[Records for this task start]

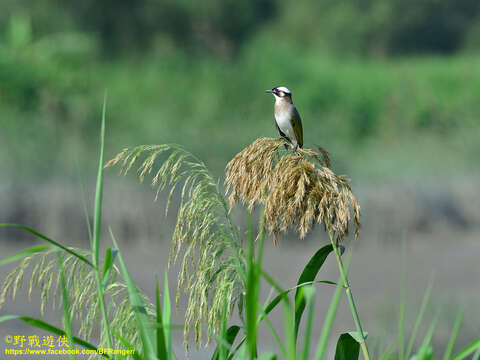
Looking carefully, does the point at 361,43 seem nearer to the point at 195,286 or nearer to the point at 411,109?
the point at 411,109

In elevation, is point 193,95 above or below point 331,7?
below

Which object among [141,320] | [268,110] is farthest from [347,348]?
[268,110]

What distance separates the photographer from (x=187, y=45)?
15.5 meters

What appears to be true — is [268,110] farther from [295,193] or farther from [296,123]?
[295,193]

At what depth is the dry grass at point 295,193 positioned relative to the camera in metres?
1.48

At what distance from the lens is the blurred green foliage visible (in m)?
8.80

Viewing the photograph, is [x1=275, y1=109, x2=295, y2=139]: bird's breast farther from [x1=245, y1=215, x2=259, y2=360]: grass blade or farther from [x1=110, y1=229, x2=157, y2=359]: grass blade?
[x1=245, y1=215, x2=259, y2=360]: grass blade

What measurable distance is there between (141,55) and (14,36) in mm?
3029

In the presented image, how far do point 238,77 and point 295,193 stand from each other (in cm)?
1172

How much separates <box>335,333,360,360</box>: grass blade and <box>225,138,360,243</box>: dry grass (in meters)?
0.21

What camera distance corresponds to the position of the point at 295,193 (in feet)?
4.97

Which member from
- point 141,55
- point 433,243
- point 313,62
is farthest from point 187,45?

[Records for this task end]

> _Task goal_: Change "farthest" to "nearest" in the data, starting at the line that contains "Which member from" and stopping after the last line of the data. Write out only those lines, with everything else unchanged.

> _Completed exercise_:
Which member from
- point 141,55
- point 433,243
- point 313,62
is nearest from point 187,45?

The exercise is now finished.